> Date: Wed, 6 Apr 2016 20:58:16 +0200
> From: Stefan Kempf <[email protected]>
>
> Stefan Kempf wrote:
> > Hi,
> >
> > here comes a diff for vmm, and I'd like to ask people that are
> > interested in our hypervisor to test this. If you are experimenting
> > with vmm already, just do what you always do with vmm when running
> > with this diff :-)
> >
> > [...]
> >
> > This diff will not go in at once. The first thing that should be
> > committed is an addition to uvm.

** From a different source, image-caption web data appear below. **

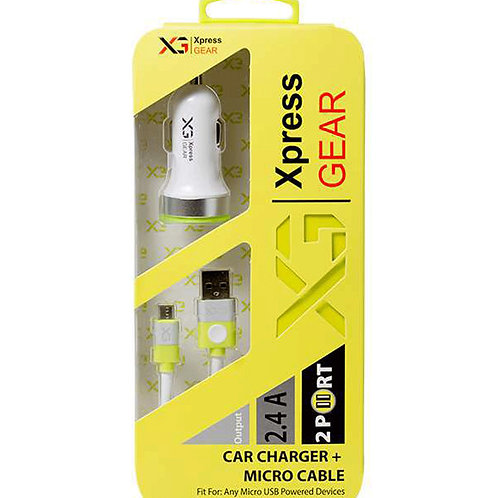 111 - 2.4 Dual Samsung/Micro V/8 Car Charger W/ Cable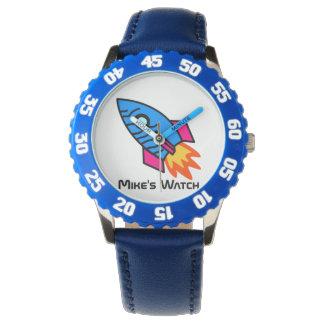 ロケットの腕時計 腕時計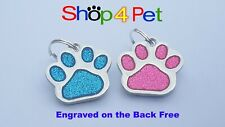 Dog Cat Tag, Reflective Pet Id Tags 4 Dogs or Cats, 10 Colours to Choose From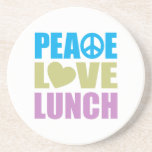 Peace Love Lunch Beverage Coasters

I'll post that one separately in this
> > thread and ask for reviews.
>
> Here are just the uvm parts:
>
> This diff has just the uvm parts with a new main function uvm_share()
> and a helper function uvm_mapent_share(). Nothing uses it yet, but
> vmm(4) will call it later. So this diff should have no impact on the
> rest of uvm or the kernel.
>
> What uvm_share() does is that it takes two virtual address ranges [A,B]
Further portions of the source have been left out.